Image: Kieron Gillen, Guiu Vilanova / Marvel Comics
Reserve a slot for the Machine, the best new Marvel Comics character of the past few years; The artificial intelligence created by the Gods full of irony, love, and strangely innocent is the Earth. Writer Kieron Gillen debuts The Machine as an unreliable narrator of his work and artist Esad Ribić the eternal, and (in a metaphorical way of making a successful Eternals book in the first place) something goofy and serious that should never have worked, but it did. I’m sad to see that the Machine is hard to reboot into its former robot.
Image: Al Ewing, Madibek Musabekov / Marvel Comics
Rear group X-Men Red can’t stop ditching the microphone on every issue and you’d think it would get boring – but then writer Al Ewing and artist Madibek Musabekov dropped this Storm panel assuming the late Magneto’s role in politics mutant while framing herself in recreating his helmet using her own clouds. I hope X-Men Red gone forever.

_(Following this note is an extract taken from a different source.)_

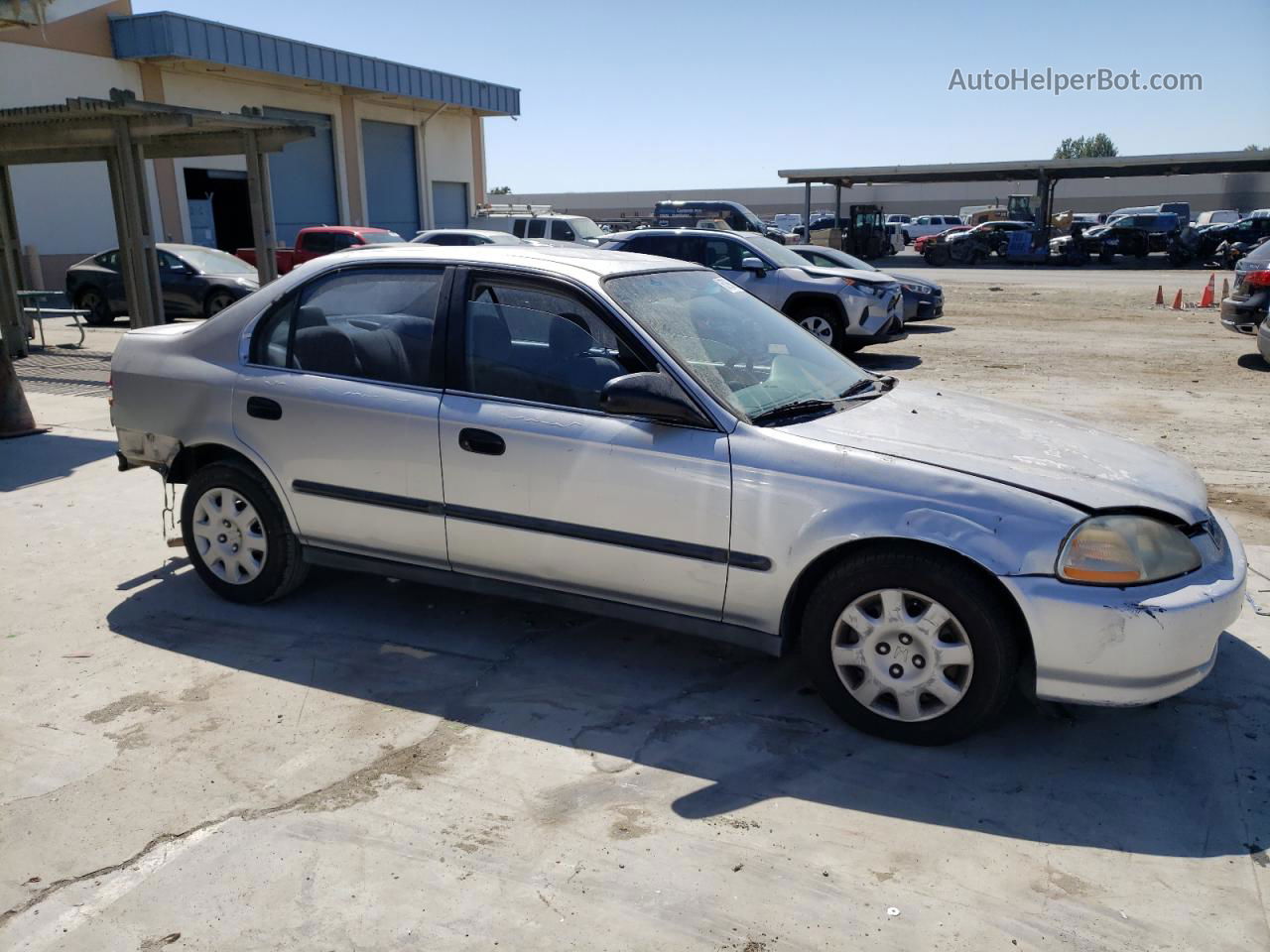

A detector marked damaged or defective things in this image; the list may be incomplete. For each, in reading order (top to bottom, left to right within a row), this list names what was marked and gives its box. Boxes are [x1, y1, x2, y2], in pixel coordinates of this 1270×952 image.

cracked concrete pavement [2, 279, 1270, 949]
damaged silver honda civic [111, 243, 1249, 746]
damaged rear quarter panel [726, 426, 1081, 637]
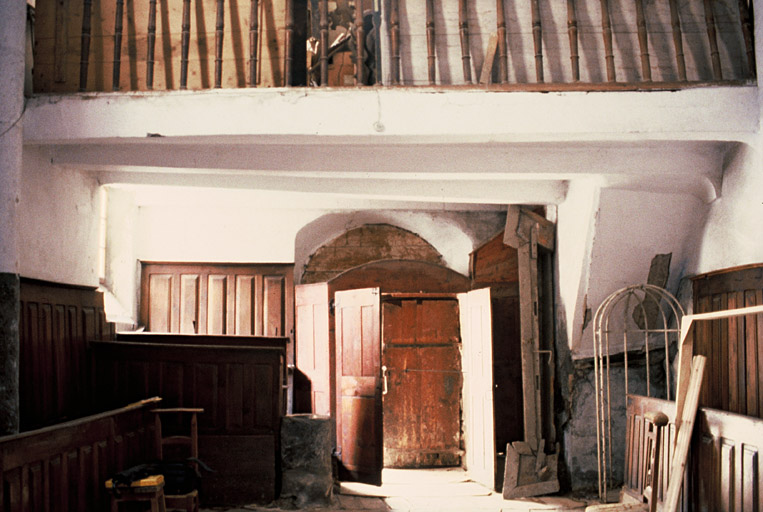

Image: Tom King, Phil Hester / DC Comics
Talk about art only doartist Phil Hester on the pure, unconscious detective work of writer Tom King, Gotham City: Year One. Slam Bradley, a relic of Comic detective storyA detective-fiction past, must navigate a world of high society and deadly crime to solve a Lindbergh kidnapping in Gotham City: Little Helen Wayne (Batman’s aunt, if you’re holding the point) , was kidnapped from her stately home.
Image: Wes Craig / Marvel Comics
I feel like I’ve seen a lot Kayaa new series written and drawn by Deadly Class‘Wes Craig before the first issue hit shelves, with some pages running in the Image Comics commemorative anthology. So I know it’s a story about a warrior sister with magic arm escorting her scholar brother through an imaginary wasteland in search of her destiny, but I are not know there’s a hot lizard boy with shiny blonde hair named Seth who is in love with her unrequitedly, and I love it.
Image: Dan Watters, Nikola ižmešija / DC Comics
One thing I love? Obviously the people behind Azrael’s Swordwriter Dan Watters and artist Nikola ižmešija, watched Neon Genesis Evangelion. It’s been a long time since someone brought anime/manga sensibilities to DC’s top recovery, brainwashed by his father, assassin for a cult even more secretive and sinister than the Knights of the Lineage. This Regulation.
Image: Ty Templeton / Marvel Comics
Who wore it better: MiraclemanComic book parody has a huge impact Krazy Kator…
Image: Phil Lord, David Lopez / Marvel Comics
…Edge of Spider-Verseparody? It’s funny to me that both of these comics were published in two different anthologies by the same company in the same week.